Spiritual disciplines can teach us much about food discipline – I found my 10-day fast extremely rewarding
Julian Baggini
guardian.co.uk, Monday 22 October 2012 15.34 BST
It might seem odd but I, a convinced atheist, have recently completed a 10-day fast based on the Hindu festival of Navratri, which is being celebrated this week. Fasting is refraining from eating at all, or more usually certain proscribed foods.
These days, if we limit what we eat, it is almost certainly because we are trying to lose weight, detox or realise some kind of health benefit. The idea that we might seek to forgo certain foods for moral improvement seems bizarrely anachronistic. The penance of Catholic Lent and Friday fasting make as little sense to most of us as the once common idea that food should be avoided after a death for fear that food around the deceased would be impure.

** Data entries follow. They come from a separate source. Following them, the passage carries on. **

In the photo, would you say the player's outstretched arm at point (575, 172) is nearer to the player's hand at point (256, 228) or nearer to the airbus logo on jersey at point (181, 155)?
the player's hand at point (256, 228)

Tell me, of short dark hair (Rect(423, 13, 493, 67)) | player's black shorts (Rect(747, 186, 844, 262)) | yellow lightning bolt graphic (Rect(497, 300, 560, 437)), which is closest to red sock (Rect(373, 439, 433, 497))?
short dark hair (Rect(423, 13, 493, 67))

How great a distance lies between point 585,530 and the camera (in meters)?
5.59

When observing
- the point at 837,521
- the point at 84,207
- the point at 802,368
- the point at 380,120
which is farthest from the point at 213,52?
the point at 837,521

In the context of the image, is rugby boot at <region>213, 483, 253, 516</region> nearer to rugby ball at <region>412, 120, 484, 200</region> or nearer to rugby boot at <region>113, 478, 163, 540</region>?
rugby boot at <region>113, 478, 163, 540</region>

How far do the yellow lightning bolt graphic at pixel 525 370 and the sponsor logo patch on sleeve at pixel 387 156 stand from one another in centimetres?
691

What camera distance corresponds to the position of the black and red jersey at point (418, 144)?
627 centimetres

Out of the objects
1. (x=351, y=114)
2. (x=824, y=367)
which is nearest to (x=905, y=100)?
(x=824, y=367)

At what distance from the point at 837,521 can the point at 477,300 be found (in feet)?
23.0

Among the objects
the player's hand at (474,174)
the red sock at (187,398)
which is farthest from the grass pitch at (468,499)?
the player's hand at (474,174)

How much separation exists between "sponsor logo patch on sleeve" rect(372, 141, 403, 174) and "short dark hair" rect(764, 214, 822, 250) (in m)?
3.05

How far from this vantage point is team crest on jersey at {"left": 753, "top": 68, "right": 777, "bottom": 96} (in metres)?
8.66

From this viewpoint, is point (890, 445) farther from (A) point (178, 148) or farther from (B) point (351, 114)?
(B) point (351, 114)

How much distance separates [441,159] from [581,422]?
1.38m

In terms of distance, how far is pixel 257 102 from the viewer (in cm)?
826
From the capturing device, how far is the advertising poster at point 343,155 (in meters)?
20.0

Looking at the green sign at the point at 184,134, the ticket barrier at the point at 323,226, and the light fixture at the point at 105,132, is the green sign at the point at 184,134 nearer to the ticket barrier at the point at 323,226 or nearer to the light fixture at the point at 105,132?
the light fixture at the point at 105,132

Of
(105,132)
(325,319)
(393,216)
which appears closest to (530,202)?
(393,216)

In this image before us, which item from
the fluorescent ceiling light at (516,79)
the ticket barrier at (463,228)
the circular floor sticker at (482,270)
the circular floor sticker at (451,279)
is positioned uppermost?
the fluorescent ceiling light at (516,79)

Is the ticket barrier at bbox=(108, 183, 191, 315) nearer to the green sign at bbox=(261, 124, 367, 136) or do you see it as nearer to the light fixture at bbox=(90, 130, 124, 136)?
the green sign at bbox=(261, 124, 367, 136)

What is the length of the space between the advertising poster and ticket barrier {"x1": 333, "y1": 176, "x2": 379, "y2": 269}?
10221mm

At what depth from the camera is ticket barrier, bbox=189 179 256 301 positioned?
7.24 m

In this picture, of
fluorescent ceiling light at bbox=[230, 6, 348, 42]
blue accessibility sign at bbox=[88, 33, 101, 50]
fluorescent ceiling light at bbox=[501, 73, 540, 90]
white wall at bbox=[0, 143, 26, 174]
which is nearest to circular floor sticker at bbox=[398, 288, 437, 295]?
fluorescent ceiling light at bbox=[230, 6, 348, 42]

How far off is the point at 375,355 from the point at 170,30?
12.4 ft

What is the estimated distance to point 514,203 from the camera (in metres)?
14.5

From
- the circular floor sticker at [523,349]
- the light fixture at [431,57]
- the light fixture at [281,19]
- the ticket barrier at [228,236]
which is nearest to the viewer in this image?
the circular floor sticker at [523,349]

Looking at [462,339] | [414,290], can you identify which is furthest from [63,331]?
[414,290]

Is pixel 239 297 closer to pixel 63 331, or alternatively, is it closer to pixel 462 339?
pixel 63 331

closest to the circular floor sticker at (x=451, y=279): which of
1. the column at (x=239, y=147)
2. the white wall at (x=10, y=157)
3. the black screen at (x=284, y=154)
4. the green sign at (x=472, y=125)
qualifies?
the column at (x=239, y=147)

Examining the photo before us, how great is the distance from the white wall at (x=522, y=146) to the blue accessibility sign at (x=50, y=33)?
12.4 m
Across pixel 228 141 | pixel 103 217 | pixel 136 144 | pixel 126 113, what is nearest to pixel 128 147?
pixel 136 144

But there are some real lessons we can learn from spiritual disciplines around food. For the Benedictine former abbot Christopher Jamison, only eating certain things at certain times is a way of countering our tendency to slavishly follow our desires. "It's a way of exercising choice very knowingly," he told me, "and at the same time a way of exercising discipline around food." Similarly, the Buddhist abbot Ajahn Sucitto says that too often eating becomes just one of those "compulsive activities which on a functional level are not necessary. We do it just because of a psychological habit."
For reasons like this, I thought fasting was worth a try and Navratri – literally meaning nine nights in Sanskrit – looked like a good model. It heralds the start of autumn, and is dedicated to Shakti, the deity responsible for creation. My rules were that I would eat three meals a day, with no snacking in between of any kind. I would forgo meat, seafood and dairy products and would not drink alcohol or eat sweets or cakes. I would strive to eat each meal mindfully and thankfully and on the last evening would have some kind of feast, a celebration of the pleasure and variety of good food rather than an excessive gorging. The idea can be summed up as countering the bad A of automaticity with the three good As of right appreciation, right autonomy and right action.
I found the 10 days extremely rewarding. It wasn't meant to be a trial, and when I did feel hungry I reminded myself that such feelings pass, and unless we're really starving, we can always choose to wait until our next meal.
I'm not the only atheist learning from religious fasting. The philosopher James Garvey, my successor as editor of the Philosophers' Magazine, has also followed a version of the Ramadan fast several times. "There is some sort of discovery of a part of yourself involved, or maybe a discovery associated with the human experience," he told me, "a feeling of being in control of your appetites for once. I can see why so many religions do it."
I've become quietly evangelical about it. Some people have no trouble controlling their appetites or just don't care much for food. But I suspect most of us eat too thoughtlessly too often. I plan to repeat my fast twice a year, around the spring and autumnal equinoxes. The next one starts on 14 March. I'd be happy for you to join me.